Dataset records
╔══
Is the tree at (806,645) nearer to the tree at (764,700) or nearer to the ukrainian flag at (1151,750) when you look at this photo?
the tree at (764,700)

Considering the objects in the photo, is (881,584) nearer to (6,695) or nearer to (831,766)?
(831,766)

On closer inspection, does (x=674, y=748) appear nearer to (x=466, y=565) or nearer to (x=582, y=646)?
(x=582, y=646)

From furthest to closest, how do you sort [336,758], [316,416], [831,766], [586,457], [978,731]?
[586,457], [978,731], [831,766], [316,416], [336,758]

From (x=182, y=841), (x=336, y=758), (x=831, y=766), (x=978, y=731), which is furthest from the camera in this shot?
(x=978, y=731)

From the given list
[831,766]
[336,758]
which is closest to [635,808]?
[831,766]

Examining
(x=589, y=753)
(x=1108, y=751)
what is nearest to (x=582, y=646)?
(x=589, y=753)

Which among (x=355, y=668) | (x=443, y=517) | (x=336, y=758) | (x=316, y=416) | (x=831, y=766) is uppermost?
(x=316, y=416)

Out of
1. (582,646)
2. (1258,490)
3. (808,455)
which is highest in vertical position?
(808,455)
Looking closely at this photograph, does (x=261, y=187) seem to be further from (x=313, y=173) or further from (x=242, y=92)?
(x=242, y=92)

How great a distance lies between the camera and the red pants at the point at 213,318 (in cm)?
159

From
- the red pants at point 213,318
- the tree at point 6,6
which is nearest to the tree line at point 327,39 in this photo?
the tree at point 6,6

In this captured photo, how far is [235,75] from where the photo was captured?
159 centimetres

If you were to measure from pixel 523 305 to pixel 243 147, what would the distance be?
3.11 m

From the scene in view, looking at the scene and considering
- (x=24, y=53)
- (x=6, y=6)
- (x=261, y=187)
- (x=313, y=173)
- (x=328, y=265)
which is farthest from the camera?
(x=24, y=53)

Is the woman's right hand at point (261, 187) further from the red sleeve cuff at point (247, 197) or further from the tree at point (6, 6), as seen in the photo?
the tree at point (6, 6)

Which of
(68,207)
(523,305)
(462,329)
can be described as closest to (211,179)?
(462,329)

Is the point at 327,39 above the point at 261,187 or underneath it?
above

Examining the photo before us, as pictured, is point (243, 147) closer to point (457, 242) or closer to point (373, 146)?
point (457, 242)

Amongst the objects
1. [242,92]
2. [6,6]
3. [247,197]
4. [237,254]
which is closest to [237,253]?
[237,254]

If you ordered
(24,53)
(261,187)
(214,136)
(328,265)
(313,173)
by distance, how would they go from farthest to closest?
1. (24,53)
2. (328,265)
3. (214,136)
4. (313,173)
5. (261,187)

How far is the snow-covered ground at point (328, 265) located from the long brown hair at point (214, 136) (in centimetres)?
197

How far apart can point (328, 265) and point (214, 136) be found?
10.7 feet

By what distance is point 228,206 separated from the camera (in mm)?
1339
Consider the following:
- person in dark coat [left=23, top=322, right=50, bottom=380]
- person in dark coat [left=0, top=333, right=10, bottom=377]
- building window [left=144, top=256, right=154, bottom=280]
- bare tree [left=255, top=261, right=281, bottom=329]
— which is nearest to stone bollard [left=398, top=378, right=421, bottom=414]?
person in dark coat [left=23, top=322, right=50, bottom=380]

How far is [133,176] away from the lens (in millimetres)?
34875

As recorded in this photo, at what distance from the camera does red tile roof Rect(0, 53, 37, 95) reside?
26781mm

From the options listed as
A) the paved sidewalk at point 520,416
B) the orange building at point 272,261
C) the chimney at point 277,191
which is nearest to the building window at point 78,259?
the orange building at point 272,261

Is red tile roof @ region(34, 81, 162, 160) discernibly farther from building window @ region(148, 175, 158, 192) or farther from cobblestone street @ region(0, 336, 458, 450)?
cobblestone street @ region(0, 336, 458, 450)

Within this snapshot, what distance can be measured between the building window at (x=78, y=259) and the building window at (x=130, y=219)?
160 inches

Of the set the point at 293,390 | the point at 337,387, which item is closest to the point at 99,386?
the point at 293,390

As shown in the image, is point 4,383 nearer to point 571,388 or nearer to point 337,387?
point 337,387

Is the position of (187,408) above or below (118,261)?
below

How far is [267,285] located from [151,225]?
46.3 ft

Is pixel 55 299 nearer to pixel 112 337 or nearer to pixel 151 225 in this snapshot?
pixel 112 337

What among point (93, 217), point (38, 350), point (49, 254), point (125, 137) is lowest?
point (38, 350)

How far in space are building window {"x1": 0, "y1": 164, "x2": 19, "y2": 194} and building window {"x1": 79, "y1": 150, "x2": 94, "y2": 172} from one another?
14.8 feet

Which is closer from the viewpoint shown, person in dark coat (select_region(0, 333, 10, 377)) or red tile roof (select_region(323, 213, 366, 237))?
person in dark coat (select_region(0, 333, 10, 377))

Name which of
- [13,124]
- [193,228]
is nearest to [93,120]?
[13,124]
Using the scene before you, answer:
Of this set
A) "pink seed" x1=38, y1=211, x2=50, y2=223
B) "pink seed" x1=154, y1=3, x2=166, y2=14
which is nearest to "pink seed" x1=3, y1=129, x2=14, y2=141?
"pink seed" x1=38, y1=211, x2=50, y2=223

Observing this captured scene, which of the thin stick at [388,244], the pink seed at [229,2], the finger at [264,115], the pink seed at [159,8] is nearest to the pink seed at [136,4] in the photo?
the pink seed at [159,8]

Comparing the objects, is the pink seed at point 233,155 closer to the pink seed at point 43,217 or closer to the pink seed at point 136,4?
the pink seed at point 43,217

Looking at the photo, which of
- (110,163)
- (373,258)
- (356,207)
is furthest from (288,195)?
╚══
The problem
Exactly reproduce the lines beginning with the one that contains "Which is closer" and ending with the last line of the material, both included. Leave out everything else.

The answer
Which is closer from the viewpoint shown, person in dark coat (select_region(0, 333, 10, 377)) or red tile roof (select_region(323, 213, 366, 237))?
person in dark coat (select_region(0, 333, 10, 377))

Name which of
- [13,124]
- [193,228]
is nearest to [93,120]?
[13,124]
Using the scene before you, answer:
Of this set
A) "pink seed" x1=38, y1=211, x2=50, y2=223
B) "pink seed" x1=154, y1=3, x2=166, y2=14
which is nearest to "pink seed" x1=3, y1=129, x2=14, y2=141?
"pink seed" x1=38, y1=211, x2=50, y2=223

Observing this captured scene, which of the thin stick at [388,244], the pink seed at [229,2], the finger at [264,115], the pink seed at [159,8] is nearest to the pink seed at [136,4] in the photo?
the pink seed at [159,8]

Comparing the objects, is the pink seed at point 233,155 closer to the pink seed at point 43,217 or closer to the pink seed at point 136,4?
the pink seed at point 43,217

Looking at the photo, which of
- (110,163)
- (373,258)
- (356,207)
is furthest from (288,195)?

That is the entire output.